2008-02-23 Thread Joel Stevenson

At 11:58 PM -0500 2/23/08, Tom Lane wrote:

Joel Stevenson [EMAIL PROTECTED] writes:

 That's strange, I would not have thought that listen/notify behavior
 would change at all.  How are you measuring this delay exactly?
 Can you put together a self-contained test case?



 Attached is a perl script that sort of simulates what's going on.

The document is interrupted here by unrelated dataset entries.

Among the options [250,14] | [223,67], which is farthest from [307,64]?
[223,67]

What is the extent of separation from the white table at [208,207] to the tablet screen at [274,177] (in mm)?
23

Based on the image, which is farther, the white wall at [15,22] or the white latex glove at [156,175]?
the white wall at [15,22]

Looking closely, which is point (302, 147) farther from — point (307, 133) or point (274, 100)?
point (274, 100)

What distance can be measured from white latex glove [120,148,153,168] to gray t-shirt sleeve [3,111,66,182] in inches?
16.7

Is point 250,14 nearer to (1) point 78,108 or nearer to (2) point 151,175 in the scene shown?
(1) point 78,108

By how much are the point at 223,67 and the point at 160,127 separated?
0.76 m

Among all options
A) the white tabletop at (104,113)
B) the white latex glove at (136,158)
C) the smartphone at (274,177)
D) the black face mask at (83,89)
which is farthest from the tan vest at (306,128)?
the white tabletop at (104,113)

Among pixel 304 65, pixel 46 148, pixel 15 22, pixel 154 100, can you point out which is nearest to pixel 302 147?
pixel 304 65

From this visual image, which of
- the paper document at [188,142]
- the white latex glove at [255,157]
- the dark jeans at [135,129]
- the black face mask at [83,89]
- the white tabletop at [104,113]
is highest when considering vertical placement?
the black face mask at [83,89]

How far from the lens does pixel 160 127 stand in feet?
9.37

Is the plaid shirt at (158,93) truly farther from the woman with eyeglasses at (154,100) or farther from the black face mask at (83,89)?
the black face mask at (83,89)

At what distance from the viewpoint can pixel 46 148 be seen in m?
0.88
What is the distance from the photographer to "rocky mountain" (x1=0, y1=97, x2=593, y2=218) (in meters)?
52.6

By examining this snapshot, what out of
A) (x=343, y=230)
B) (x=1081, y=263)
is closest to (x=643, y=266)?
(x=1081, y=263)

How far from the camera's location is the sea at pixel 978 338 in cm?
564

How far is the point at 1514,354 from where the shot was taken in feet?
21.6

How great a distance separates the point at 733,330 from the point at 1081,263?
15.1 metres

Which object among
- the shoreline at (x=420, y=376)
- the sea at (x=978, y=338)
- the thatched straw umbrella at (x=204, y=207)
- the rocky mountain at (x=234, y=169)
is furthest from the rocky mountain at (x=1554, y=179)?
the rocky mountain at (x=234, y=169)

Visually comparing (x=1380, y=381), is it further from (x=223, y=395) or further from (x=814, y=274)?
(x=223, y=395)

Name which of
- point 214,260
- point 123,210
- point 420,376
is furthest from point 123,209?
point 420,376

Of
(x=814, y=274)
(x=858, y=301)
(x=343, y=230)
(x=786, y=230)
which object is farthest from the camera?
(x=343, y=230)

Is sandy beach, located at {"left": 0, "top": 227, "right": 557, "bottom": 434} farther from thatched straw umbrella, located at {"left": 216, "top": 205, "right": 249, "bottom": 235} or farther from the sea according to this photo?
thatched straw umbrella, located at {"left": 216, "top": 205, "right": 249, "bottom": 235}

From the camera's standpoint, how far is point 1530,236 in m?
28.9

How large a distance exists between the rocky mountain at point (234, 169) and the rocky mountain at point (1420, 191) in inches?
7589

Thanks for the script.  It's not showing any particular problems here,
though.  With log_min_duration_statement = 10, the only statements that
(slightly) exceed 10ms are the select count(*) from generate_series(1,
15000) ones.


 Also of note, the iowait percentages on this quad core linux box jump
 to 30-40% while this test script is running, event though there's no
 table activity involved and the producer consumers pause for up to a
 second between iterations.


This sounds a bit like pg_listener has gotten bloated.  Try a VACUUM
VERBOSE pg_listener (as superuser) and see what it says.


At the moment (server is inactive):

pcdb=# VACUUM VERBOSE pg_listener;
INFO:  vacuuming pg_catalog.pg_listener
INFO:  pg_listener: removed 1 row versions in 1 pages
INFO:  pg_listener: found 1 removable, 21 nonremovable row versions 
in 28 pages

DETAIL:  0 dead row versions cannot be removed yet.
There were 2319 unused item pointers.
28 pages contain useful free space.
0 pages are entirely empty.
CPU 0.00s/0.00u sec elapsed 0.00 sec.
VACUUM

running the test script and then the above command:

pcdb=# VACUUM VERBOSE pg_listener;
INFO:  vacuuming pg_catalog.pg_listener
INFO:  pg_listener: removed 693 row versions in 12 pages
INFO:  pg_listener: found 693 removable, 21 nonremovable row 
versions in 28 pages

DETAIL:  0 dead row versions cannot be removed yet.
There were 2308 unused item pointers.
28 pages contain useful free space.
0 pages are entirely empty.
CPU 0.00s/0.00u sec elapsed 0.00 sec.
VACUUM

Numerous notifications took 1000ms or so to complete in the test 
script execution between those two vacuum runs.



If that is the problem then the next question is why it got so much more
bloated than you were used to --- something wrong with vacuuming
procedures, perhaps?


I have autovacuum on and using default settings.  I have an explicit 
vacuum routine that runs nightly over the whole DB.